BANCA MARCHE 97‘Avevamo cuori sinceri, dottor Cesarini’. L’ex n.1 di Banca delle Marche se ne va a passo lesto: è stato sempre riservatissimo. Foto personali, ai suoi tempi, quasi zero (per di più strappate dall’abilità di un fotoreporter che si chiamava Pietro ‘Briscoletta’ Baldoni) dichiarazioni e interviste, idem. La riservatezza fatta persona, Cesarini, espansioni al massimo nei confronti di chi, trovandosi lì solo per caso, e cioè in forza al suo curriculum – direttore generale dell’Onu, in Italia, per ultimo – era stato come presidente della Fondazione Carima, il motore diplomatico della coesione fra le ‘tre sorelle’. Parliamo del compianto Giorgio Pagnanelli. Intanto la ‘piazza’ (ma pure il Palazzo) per troppo tempo cloroformizzato reagisce e ‘ruggisce’ chiedendo la restituzione dei capitali affidati in mani ritenute sicure, fino a ieri. Storia vecchia. Nel precedente ‘buco’ della Carima (13 miliardi di vecchie lire) a metà degli anni 80, a pagare –si disse- furono ‘gli stracci’. Ma SuperCassa superò brillantemente l’iceberg e i risparmiatori non ne ebbero pena. Era un segnale che venne sottovalutato, data la fiducia di cui godeva giustamente la Cassa. Tuttavia non si comprese appieno che qualcosa era cambiato nel costume e nella storia finanziaria marchigiana. Così l’Armada, un po’ penalizzata nei meccanismi interni dalla nascita del nuovo ‘soggetto’ non fu più l’Armada e la Casa Rosada non più al centro di tutto, in fondo al Corso.

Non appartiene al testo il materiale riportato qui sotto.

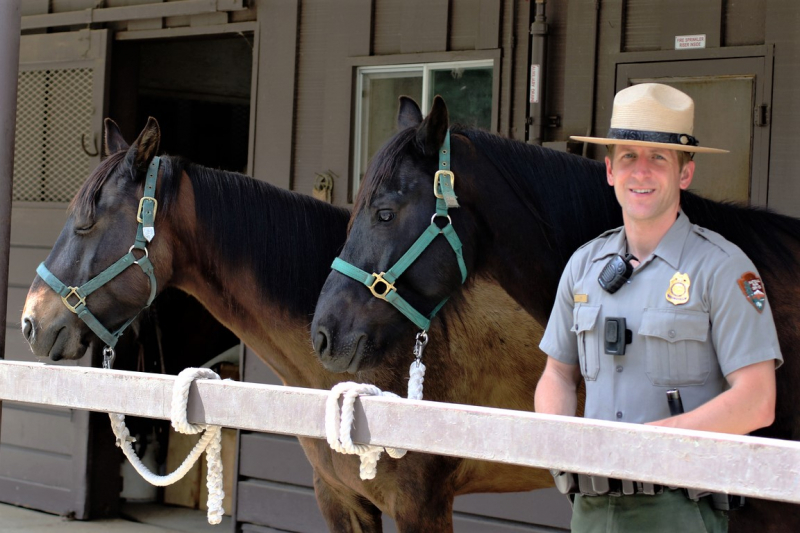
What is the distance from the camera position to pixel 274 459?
4.77 metres

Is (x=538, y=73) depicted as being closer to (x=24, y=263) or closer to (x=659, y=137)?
(x=659, y=137)

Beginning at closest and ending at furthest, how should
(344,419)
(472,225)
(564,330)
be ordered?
(344,419), (564,330), (472,225)

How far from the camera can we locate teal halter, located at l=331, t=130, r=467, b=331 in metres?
2.43

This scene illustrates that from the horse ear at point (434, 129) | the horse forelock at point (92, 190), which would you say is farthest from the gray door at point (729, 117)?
the horse forelock at point (92, 190)

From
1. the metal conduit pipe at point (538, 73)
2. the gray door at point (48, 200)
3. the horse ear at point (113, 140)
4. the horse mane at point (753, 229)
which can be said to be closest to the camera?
the horse mane at point (753, 229)

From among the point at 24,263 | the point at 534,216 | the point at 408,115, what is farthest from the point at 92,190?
the point at 24,263

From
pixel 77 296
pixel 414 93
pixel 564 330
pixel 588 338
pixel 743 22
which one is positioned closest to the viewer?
pixel 588 338

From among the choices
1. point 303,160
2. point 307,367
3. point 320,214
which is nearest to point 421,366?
point 307,367

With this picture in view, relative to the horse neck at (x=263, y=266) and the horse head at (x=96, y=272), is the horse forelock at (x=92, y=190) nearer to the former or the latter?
the horse head at (x=96, y=272)

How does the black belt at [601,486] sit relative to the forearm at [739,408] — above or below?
below

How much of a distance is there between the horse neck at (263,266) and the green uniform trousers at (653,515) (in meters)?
1.42

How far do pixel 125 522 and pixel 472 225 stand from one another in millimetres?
3826

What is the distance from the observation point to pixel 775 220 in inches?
95.8

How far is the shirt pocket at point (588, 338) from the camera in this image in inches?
72.2
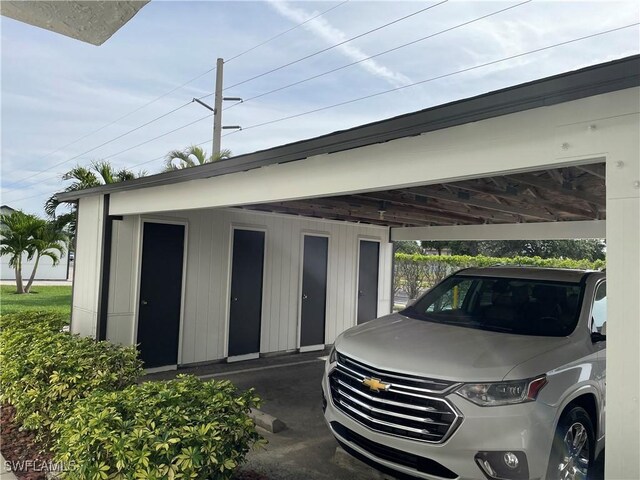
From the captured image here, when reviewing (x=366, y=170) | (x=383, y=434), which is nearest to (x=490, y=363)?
(x=383, y=434)

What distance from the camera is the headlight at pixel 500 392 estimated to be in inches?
105

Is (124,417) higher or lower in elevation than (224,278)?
lower

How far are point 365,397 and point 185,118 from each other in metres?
21.2

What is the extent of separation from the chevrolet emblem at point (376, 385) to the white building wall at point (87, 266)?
4.75 m

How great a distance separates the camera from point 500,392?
106 inches

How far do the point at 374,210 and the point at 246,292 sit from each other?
2696 mm

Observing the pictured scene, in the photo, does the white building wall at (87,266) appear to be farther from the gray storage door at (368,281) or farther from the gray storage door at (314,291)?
the gray storage door at (368,281)

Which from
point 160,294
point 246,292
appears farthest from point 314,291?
point 160,294

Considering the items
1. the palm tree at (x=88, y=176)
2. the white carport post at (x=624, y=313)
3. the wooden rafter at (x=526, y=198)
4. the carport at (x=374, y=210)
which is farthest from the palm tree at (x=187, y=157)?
the white carport post at (x=624, y=313)

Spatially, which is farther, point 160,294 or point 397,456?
point 160,294

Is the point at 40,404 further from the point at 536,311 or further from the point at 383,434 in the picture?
the point at 536,311

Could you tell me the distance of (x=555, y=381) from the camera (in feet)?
9.26

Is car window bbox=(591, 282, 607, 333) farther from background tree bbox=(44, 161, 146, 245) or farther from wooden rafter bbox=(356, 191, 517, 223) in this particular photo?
background tree bbox=(44, 161, 146, 245)

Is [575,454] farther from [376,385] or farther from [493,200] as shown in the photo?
[493,200]
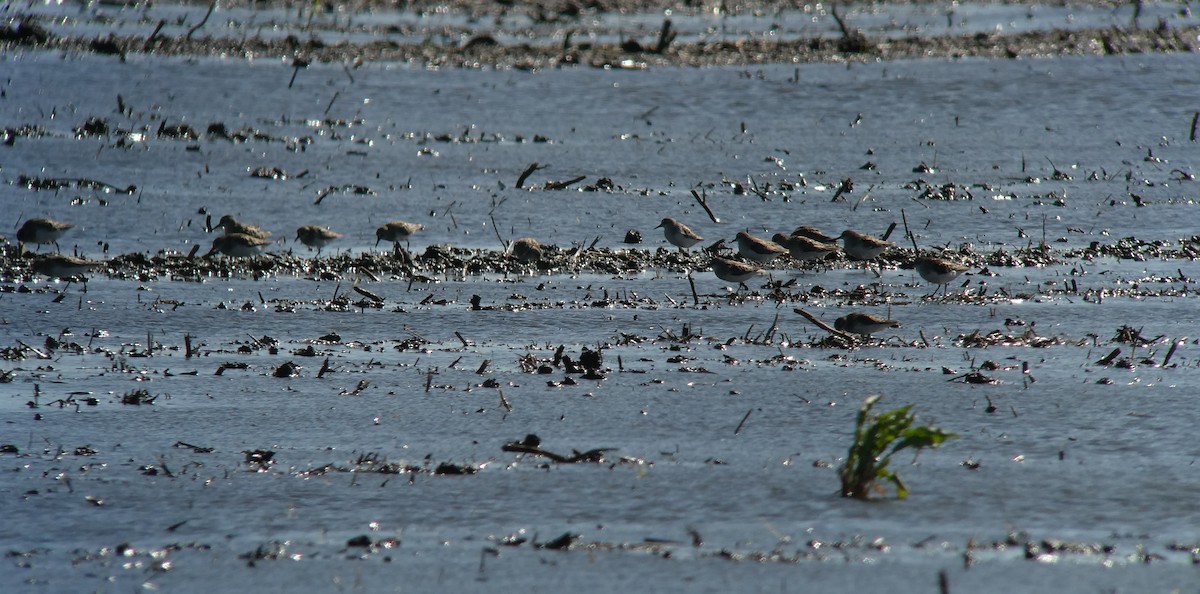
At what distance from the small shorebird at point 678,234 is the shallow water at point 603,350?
36 cm

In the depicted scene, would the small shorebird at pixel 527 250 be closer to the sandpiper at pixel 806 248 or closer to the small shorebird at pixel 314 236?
the small shorebird at pixel 314 236

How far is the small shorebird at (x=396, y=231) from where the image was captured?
8.29m

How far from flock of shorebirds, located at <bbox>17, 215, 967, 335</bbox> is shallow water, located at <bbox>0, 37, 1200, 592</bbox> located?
174mm

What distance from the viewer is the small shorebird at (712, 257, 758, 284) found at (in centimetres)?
752

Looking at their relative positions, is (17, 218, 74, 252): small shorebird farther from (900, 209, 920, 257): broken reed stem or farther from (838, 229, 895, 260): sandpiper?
(900, 209, 920, 257): broken reed stem

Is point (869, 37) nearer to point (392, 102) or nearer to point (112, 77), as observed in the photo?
point (392, 102)

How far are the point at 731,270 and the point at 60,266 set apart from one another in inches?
150

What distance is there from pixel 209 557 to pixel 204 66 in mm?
9949

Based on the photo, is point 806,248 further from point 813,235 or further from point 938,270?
point 938,270

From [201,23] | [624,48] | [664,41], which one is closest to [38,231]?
[201,23]

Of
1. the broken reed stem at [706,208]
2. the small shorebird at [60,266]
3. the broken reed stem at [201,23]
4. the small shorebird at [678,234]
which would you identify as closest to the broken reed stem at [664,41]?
the broken reed stem at [201,23]

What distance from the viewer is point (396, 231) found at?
8305 millimetres

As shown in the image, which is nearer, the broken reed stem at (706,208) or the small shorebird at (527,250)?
the small shorebird at (527,250)

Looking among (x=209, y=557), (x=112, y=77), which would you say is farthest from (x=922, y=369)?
(x=112, y=77)
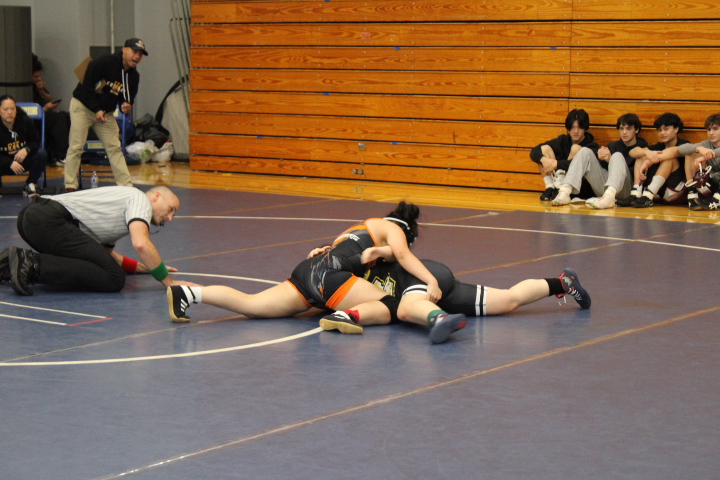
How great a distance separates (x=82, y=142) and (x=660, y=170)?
6238mm

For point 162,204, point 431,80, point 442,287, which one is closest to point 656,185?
point 431,80

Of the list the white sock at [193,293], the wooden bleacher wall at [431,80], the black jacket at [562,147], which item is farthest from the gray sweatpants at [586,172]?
the white sock at [193,293]

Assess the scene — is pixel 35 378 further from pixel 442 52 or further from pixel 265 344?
pixel 442 52

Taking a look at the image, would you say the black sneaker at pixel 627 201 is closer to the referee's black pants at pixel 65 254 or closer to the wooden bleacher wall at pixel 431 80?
the wooden bleacher wall at pixel 431 80

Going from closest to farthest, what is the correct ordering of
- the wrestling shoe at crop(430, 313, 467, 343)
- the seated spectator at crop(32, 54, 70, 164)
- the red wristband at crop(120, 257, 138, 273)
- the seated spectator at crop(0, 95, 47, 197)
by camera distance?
1. the wrestling shoe at crop(430, 313, 467, 343)
2. the red wristband at crop(120, 257, 138, 273)
3. the seated spectator at crop(0, 95, 47, 197)
4. the seated spectator at crop(32, 54, 70, 164)

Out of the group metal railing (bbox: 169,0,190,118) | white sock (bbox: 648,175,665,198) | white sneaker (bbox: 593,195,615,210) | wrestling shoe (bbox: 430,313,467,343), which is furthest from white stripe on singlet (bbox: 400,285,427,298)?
metal railing (bbox: 169,0,190,118)

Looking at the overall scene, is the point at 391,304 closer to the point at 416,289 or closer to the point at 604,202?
the point at 416,289

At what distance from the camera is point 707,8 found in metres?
10.2

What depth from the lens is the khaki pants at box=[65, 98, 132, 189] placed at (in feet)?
34.0

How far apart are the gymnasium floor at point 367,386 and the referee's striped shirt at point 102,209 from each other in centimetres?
40

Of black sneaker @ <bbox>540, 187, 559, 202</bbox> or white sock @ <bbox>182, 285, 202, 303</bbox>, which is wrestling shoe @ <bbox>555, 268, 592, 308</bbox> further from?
black sneaker @ <bbox>540, 187, 559, 202</bbox>

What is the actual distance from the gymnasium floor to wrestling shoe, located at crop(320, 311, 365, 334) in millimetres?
56

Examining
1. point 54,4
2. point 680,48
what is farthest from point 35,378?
point 54,4

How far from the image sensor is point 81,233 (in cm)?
563
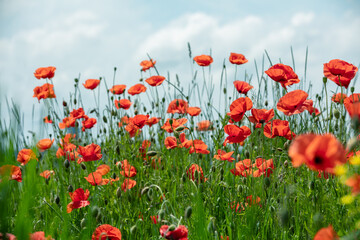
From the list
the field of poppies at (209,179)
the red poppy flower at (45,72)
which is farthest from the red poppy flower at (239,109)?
the red poppy flower at (45,72)

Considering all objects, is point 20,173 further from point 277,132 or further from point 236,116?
point 277,132

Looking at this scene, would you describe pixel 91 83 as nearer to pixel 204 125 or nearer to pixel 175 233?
pixel 204 125

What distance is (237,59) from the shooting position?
3.15 metres

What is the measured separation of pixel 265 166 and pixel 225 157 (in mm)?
256

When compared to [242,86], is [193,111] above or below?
below

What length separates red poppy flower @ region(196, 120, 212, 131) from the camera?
311 centimetres

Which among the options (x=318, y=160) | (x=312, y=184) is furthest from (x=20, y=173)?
(x=318, y=160)

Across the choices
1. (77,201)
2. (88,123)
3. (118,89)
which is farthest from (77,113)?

Per dare discontinuità a questa storia da ‘crediti deteriorati’ (senza speranza) occorre, come dice il Presidente della Repubblica, Sergio Mattarella, ‘tutelare il risparmio’, occorrono ‘un accertamento rigoroso e attento delle responsabilità”,
dunque niente ‘sconti o impunità, “trasparenza, correttezza ed etica degli intermediari bancari e finanziari” che evidentemente sono mancati nei casi recenti. E mentre Bankitalia assicura che negli anni del commissariamento non sono stati venduti prodotti ‘pericolosi’ come le obbligazioni subordinate, anche dall’assemblea di Veneto Banca, sabato scorso (che tanto doloroso riverbero ha avuto sull’economia marchigiana con la trasformazione dell’ex popolare in Spa) è arrivata la richiesta di fare chiarezza e di perseguire i responsabile di una situazione che vede 7,1 miliardi di ‘crediti deteriorati’. In particolare alcuni soci hanno chiesto se fosse vero che le azioni del capitale sociale ‘inesigibili’ (dunque non pagate negli ultimi tre anni a causa della crisi) fossero state liquidate in realtà ad alcuni privilegiati ed eventualmente a chi.

pierluigi bolla

Pierluigi Bolla

Il presidente Pierluigi Bolla ha assicurato ‘rottura completa con il passato’ annunciando il ricorso al giudice per ottenere il risarcimento del danno. Altri interventi –un refrain sentito in situazioni similari- hanno richiesto di sapere l’entità dei gettoni di presenza degli attuali amministratori, succeduti a quello dello ’sbilancio’. La risposta –ancora un refrain- è stata questa: i ‘gettoni’ sono nella media. Peccato che in altre medie significative, ad esempio quella dell’indice Npl  (scarsa qualità del credito) Vb non ci sia, attestandosi al valore 70 rispetto a quello medio del 16. Tant’è! ‘In cauda venenum’ ha ricordato l’ottimo nuovo Ad di Veneto Banca, Cristiano Carrus che ha promesso un ‘repulisti’ dirigenziale tra le prime misure anticrisi. Interrogativi girano nell’aria ed inquieta fosca della crisi di questa superbanca: chi ha venduto azioni che hanno perduto l’81% del proprio valore? E, soprattutto, chi ha fatto pressione sui dipendenti per farle vendere? Qualche nome trasvolava alto all’interno della mega tensostruttura, sabato scorso, di Volpago al Montello all’ombra della palladiana villa Spineda circondata da un doppio cordone di cani, carabinieri e Ps in tenuta antisommossa, cani poliziotto e metal detector. Tanto rumore, fortunatamente per nulla, considerata la civiltà degli oltre seimila soci di Venetobanca che complessivamente ne conta ottantottimila: veneti, marchigiani e pugliesi, una grande popolazione italiana di lavoratori e risparmiatori ‘traditi’.